Moreover, the Conservatives have good reason to be optimistic about next May’s elections. The British economy is currently growing faster than any other major economy in Europe, faster in the latest quarter even than the United States: a fairly reasonable forecast is that it will achieve 3% growth in GDP this year, which will further reduce an unemployment rate that, at 6.8%, is far below Italy’s (12.7%) and which will cause wages to begin to rise for the first time in several years. If that continues until next Spring, the Conservatives’ chances of re-election will rise.
So what will the effect of this UKIP punch be on British policies towards the European Union? One immediate point to note is that although Europe is the defining issue for UKIP—after all, it is “independence” from Europe that the party wants—the EU is not the main reason why people vote for it. That main reason, as for France’s Front National, is immigration, combined with depressed incomes, both of which may be associated with the EU in some voters’ minds but not always.
Thus the most obvious result of the punch is that all parties will now stand firmly against further immigration, at least during the year up to the general election. This will motivate all parties also to push for agreement in the EU to limit European migrants’ access to welfare benefits.
But on the EU itself, the result will be more nuanced. Another recent opinion poll by Ipsos-MORI should be noted, especially if you think all us English are Eurosceptics: their poll in May showed a striking rise in Britons’ desire to stay in the EU: 54% of respondents said that in a referendum they would vote to stay, against just 37% who said they would vote to leave, whereas when the same firm made the same poll two years ago, 48% said they would leave against 44% for staying in.
So despite this European Parliamentary vote, the mood of anti-Europeanism in Britain may well have turned and could now be in decline, thanks to economic recovery at home and the stabilising of the euro crisis. The continuation of that of course will depend on the reaction now in other European capitals, especially France, Germany and Greece, where Alexis Tsipras’s success could cause new turmoil.

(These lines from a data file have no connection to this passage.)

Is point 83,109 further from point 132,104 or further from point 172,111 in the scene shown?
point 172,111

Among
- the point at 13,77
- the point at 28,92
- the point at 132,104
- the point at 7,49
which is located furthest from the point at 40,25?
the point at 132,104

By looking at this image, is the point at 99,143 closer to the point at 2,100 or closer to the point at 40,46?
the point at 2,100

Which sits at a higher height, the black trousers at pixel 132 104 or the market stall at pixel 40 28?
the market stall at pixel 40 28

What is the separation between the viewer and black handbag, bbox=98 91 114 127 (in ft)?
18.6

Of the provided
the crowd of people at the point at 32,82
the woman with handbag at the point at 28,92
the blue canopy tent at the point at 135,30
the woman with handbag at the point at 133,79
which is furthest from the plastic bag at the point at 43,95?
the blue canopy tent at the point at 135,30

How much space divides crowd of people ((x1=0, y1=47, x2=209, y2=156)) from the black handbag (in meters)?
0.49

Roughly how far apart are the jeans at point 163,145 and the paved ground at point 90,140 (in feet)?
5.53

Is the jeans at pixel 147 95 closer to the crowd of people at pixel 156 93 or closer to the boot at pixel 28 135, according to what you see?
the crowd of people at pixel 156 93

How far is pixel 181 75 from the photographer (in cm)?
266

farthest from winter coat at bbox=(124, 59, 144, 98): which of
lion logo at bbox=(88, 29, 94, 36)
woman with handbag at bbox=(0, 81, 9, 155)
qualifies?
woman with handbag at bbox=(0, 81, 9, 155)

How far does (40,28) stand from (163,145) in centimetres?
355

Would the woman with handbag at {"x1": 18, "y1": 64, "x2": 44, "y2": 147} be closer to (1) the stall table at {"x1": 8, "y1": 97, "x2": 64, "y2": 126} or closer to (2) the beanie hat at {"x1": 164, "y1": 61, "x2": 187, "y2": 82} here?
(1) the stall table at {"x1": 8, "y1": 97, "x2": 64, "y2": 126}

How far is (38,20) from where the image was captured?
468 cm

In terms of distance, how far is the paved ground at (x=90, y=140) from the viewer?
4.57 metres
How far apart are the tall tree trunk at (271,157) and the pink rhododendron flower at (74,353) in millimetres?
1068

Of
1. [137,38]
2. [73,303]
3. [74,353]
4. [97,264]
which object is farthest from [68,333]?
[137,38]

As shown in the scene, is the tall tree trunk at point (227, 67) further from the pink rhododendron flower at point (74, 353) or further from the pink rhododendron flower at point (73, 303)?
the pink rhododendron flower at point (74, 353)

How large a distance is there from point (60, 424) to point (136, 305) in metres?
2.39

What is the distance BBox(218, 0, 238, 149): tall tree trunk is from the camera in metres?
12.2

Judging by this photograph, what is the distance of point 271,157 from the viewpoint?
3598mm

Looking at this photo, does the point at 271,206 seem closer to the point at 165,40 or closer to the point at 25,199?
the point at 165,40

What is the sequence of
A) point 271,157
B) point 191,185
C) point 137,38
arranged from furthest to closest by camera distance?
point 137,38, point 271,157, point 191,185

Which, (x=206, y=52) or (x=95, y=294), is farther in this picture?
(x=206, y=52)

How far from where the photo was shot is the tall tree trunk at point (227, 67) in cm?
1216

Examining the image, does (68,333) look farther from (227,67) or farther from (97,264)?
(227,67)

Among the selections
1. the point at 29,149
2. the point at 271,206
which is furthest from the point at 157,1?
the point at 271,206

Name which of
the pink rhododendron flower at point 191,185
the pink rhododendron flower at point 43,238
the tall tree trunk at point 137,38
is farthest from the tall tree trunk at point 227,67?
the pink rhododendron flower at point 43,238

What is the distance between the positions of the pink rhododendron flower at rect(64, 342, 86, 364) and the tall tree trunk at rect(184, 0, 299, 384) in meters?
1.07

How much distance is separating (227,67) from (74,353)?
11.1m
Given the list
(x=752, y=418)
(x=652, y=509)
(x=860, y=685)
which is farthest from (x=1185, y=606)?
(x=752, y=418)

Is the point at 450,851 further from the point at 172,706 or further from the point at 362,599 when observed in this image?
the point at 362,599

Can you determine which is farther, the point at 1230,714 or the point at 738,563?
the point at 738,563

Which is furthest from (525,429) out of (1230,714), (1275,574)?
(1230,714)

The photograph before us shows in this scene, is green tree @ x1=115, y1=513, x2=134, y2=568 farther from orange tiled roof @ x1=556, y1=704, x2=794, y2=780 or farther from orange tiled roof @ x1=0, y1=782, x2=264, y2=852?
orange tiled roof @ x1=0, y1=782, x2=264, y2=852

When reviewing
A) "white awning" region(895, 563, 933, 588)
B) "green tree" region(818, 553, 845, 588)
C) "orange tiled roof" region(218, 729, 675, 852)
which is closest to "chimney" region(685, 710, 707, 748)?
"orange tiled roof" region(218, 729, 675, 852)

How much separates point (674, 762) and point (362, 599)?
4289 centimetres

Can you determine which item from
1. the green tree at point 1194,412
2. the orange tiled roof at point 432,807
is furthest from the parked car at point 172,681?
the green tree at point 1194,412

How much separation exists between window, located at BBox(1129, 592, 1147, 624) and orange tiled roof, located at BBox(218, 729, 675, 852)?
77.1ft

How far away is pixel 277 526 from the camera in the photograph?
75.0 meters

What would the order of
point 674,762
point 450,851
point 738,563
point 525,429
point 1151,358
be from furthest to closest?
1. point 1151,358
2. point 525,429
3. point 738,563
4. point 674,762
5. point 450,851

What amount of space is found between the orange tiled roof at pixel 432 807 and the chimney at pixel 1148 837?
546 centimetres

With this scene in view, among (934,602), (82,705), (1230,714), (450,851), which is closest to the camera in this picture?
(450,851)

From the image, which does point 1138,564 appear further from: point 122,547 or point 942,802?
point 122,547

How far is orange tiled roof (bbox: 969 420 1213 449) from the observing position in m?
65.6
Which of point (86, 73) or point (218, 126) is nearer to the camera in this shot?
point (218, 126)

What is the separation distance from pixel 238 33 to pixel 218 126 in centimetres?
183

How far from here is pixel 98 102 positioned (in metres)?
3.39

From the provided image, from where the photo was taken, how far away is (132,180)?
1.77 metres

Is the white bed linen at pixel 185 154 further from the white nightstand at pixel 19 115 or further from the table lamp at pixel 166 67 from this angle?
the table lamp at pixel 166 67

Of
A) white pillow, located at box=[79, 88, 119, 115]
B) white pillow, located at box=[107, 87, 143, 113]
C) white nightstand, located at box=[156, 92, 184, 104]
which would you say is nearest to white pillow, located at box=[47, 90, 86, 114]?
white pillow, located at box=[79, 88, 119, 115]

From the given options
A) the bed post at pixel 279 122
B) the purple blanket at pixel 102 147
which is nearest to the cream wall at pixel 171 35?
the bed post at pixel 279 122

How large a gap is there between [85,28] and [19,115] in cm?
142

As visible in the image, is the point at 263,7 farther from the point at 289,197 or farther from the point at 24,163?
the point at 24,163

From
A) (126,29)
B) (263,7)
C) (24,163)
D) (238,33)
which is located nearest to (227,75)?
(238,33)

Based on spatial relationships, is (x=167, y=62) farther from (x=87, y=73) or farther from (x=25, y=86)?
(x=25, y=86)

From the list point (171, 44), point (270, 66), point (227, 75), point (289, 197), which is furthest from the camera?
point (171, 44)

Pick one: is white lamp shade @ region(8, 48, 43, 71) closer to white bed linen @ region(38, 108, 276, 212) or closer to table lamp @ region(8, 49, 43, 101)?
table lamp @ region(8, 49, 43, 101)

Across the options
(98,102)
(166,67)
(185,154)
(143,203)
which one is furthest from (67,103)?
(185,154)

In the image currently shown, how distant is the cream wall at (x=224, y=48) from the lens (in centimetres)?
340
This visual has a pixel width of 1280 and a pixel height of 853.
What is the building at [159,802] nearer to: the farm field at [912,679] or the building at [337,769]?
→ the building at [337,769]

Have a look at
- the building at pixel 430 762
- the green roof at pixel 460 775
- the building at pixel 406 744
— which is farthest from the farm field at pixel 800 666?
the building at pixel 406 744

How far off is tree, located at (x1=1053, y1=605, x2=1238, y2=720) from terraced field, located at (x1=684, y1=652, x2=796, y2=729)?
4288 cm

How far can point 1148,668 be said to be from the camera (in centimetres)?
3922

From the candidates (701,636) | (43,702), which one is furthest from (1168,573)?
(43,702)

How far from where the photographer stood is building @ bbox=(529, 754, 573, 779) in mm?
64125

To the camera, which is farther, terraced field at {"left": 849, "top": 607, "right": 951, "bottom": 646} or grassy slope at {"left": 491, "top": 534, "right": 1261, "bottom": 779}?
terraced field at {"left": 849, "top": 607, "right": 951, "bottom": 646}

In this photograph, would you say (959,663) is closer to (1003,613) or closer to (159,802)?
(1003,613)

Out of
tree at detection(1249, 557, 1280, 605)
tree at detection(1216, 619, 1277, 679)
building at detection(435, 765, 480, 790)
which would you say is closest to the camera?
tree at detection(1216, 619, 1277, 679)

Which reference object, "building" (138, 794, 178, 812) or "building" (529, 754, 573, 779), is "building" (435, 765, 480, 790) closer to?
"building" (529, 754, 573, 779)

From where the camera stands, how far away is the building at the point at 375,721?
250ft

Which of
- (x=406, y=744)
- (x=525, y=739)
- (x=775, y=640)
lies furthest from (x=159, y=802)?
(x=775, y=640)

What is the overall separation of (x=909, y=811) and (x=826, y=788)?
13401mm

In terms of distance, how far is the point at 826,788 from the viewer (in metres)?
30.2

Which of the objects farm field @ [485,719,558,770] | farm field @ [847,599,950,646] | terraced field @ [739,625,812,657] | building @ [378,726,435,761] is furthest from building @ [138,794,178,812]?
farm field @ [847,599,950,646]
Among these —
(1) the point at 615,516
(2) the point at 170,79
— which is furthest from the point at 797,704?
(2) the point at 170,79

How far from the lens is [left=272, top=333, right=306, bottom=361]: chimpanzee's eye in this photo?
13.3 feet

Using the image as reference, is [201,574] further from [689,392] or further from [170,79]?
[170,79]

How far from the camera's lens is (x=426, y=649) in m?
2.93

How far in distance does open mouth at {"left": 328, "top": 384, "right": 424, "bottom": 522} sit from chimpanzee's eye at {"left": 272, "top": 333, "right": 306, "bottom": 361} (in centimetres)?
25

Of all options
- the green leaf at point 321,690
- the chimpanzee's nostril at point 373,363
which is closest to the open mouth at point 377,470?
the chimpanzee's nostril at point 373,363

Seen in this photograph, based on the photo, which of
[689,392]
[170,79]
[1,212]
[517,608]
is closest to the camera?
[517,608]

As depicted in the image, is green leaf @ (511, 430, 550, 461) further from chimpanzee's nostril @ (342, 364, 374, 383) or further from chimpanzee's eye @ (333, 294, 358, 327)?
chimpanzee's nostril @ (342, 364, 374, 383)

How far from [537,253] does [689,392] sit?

It could also depend on how well Matteo Renzi uses the mandate he has won in the European polls during Italy’s presidency of the European Council in the second half of this year. It will depend on whether he can use that political strength to rekindle hope and enthusiasm for Europe as a place that can make real progress, for example on energy, one led by the young rather than by stuff Eurocrats or former Luxembourg prime ministers.
Voters’ reaction is the most important, long-term issue. But also important in the shorter term will be the response of politicians and political activists in the three main British political parties. Farage’s hope will be that he will now recruit defectors from all of them. Economic recovery could slow that flow from the Conservatives, but Labour could be vulnerable to defections—which might well now mean that the Labour leader, Ed Miliband, will feel obliged to take a tougher position about Europe too, and even promise a referendum. Until now, he has been carefully ambiguous about the issue.
The punch in the face is a simple one, which reflects simple instincts and a simple recipe for political success. Judging the consequences however is more complicated, as this punch must now be placed alongside other pressures and issues, including not just the economy but also the referendum due to be held in September in Scotland about independence from the United Kingdom.
After this punch from a UK Independence Party, no one in British politics can now afford to be complacent about the chance of another punch from Scots wanting independence from the UK—even though the opinion polls currently say the Scots will stay. The spirit of rebellion can be contagious.